Mais que vient donc faire un fabricant de voitures mondialisé, aux 51 milliards d’euros de chiffre d’affaires annuels,  dans cette histoire de presse très française ? Perdriel assure que son groupe n’avait pas besoin d’un soutien financier, devant revenir à l’équilibre en 2018. C’est d’ailleurs Renault qui l’a sollicité, via sa banque d’affaires, en septembre. «Quand j’ai été contacté par Carlos Ghosn [PDG de Renault, ndlr], j’ai d’abord pensé dire non malgré l’admiration que j’ai pour lui, raconte Perdriel. Mais dès qu’il m’a expliqué son projet, j’ai compris que c’était évident, passionnant, enthousiasmant. Nous avons l’occasion d’innover, nous partons d’une feuille blanche. C’est extraordinaire.»

«Nous n’avons nous-mêmes aucune compétence dans les médias»

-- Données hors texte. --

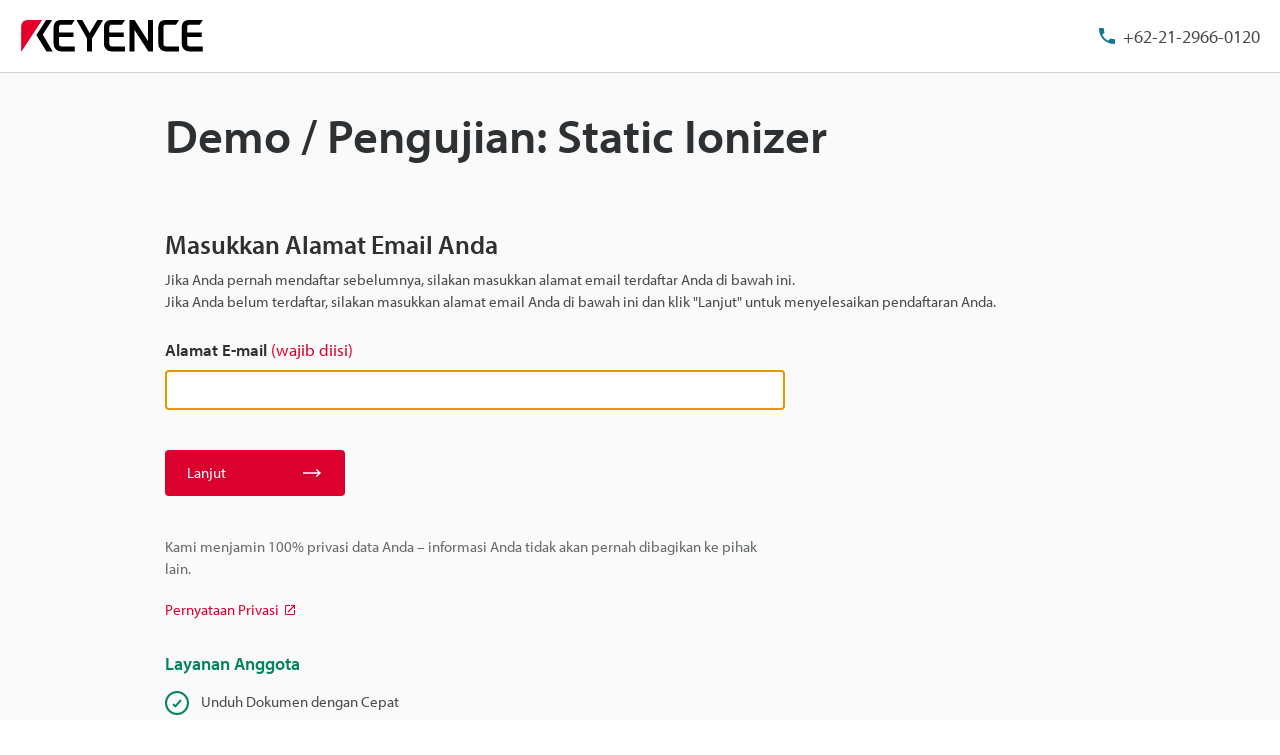

--- FILE ---
content_type: text/html; charset=UTF-8
request_url: https://www.keyence.co.id/register/entry/register/rwd/bottomGuide.html
body_size: 491
content:
<h3 class="prd-utility-heading-4 prd-utility-marginBottom-3">Berkomitmen untuk Privasi</h3>
<p class="prd-utility-color-gray prd-utility-body-small prd-utility-marginBottom-3">PT. KEYENCE INDONESIA berkomitmen untuk menghargai privasi Anda. Informasi yang telah Anda berikan kepada kami TIDAK AKAN PERNAH diperdagangkan maupun disebarluaskan di luar KEYENCE. Untuk informasi lainnya, silakan baca Pernyataan Privasi kami.</p>
<p class="prd-utility-marginBottom-6">
    <a id="js-link-privacyStatement" class="prd-inlineLink prd-utility-focusRing" href="/privacy/" target="_blank">
        <span class="prd-inlineLink-label">Pernyataan Privasi</span>
    </a>
</p>

--- FILE ---
content_type: application/javascript; charset=UTF-8
request_url: https://api.livechatinc.com/v3.6/customer/action/get_dynamic_configuration?x-region=us-south1&license_id=12915570&client_id=c5e4f61e1a6c3b1521b541bc5c5a2ac5&url=https%3A%2F%2Fwww.keyence.co.id%2Finquiry%2FrequestDemoTest%2F%3FgroupId%3Dtcm%3A93-1228528&channel_type=code&jsonp=__1sfaz0puo4m
body_size: 193
content:
__1sfaz0puo4m({"organization_id":"4c075d63-84fe-4fbf-8866-77f05da8092e","livechat_active":true,"livechat":{"group_id":1,"client_limit_exceeded":false,"domain_allowed":true,"config_version":"1867.0.2.192.39.47.28.3.3.1.3.15.3","localization_version":"4940c52ca0caf914a8b155bf4411bbe5","language":"id"},"default_widget":"livechat"});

Le projet de Ghosn est lié aux ambitions de développement de Renault dans la «voiture connectée» (à Internet) et «autonome» (en pilotage automatique), vers laquelle se rue toute l’industrie automobile. «La voiture connectée, c’est de la technologie, justifie Carlos Ghosn, venu détailler l’opération au côté de Perdriel lors d’un déjeuner avec quelques journalistes. Mais le prochain sujet est le contenu. Nous devons nous y intéresser, sinon nos voitures deviendront des boîtes vides au service des autres.» Pour être capable d’offrir des contenus exclusifs aux usagers de ses futurs véhicules bardés de services électroniques, le constructeur a donc décidé de «mener un test en France» en s’associant avec un fournisseur de presse.

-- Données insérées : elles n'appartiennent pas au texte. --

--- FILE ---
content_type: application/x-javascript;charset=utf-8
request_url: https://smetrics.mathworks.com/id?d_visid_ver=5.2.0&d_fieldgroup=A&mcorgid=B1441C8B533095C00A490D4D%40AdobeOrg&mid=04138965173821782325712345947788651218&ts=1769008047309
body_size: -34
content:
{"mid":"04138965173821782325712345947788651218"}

«Nous n’avons nous-mêmes aucune compétence dans les médias», ajoute Carlos Ghosn, qui vante le positionnement «haut de gamme» de son partenaire sur «le savoir et la connaissance». On pourra s’étonner de voir le choix de Renault se porter sur l’éditeur de Challenges et non sur un producteur de contenus international autrement puissant… Le PDG le mieux payé de France, lui, voit loin, très loin, envisageant déjà de traduire les contenus du groupe pour les clients étrangers et de personnaliser les offres par recours intelligence artificielle. De quoi ravir Claude Perdriel, à qui il est moins que jamais l’heure de parler de succession, malgré ses 91 ans : «Je me sens en pleine forme. Je me retrouve devant le projet le plus fascinant qui soit. Je ne vais pas lâcher le truc maintenant !»

Pirouette

Reste la question, pas tout à fait anodine, de la liberté éditoriale. Cet accord signe le passage de l’un des derniers groupes de presse indépendants aux mains – en partie – d’un géant du CAC 40. La question se pose en particulier pour l’hebdomadaire économique Challenges, dont l’un des sujets de prédilection est… l’industrie automobile. Dans un communiqué, la société des journalistes (SDJ) de l’hebdomadaire «déplore que, le jour même de l’annonce de l’entrée de Renault dans le capital du groupe, la Une du magazine datée du 13/12 soit consacrée à un dossier intitulé “La voiture, tout change!” et illustrée par une Renault au premier plan» et «estime que cette concomitance nuit gravement à l’image du journal, même si les journalistes auteurs du dossier affirment avoir pu travailler en toute indépendance». Devant la SDJ, la direction du journal a évoqué un «hasard de calendrier», le dossier de couverture étant prévu de longue date. 

«Je ne lis jamais les articles qui concernent l’industrie automobile», répond par une pirouette Carlos Ghosn. «Depuis cinquante ans que je fais des journaux, personne n’a pu me dire que je n’étais pas indépendant», se défend le fondateur de l’Obs et du Matin de Paris, assurant que le traitement de l’automobile ne variera pas. Mais les lecteurs en penseront-ils autant ? «On verra. Il faut considérer le lecteur comme quelqu’un d’intelligent : il fait confiance à son journal à partir du moment où il a des raisons de lui faire confiance. Je suis optimiste.» Il peut au moins l’être quant à l’avenir financier de son groupe : avec Renault comme partenaire, il est assuré pour quelques années.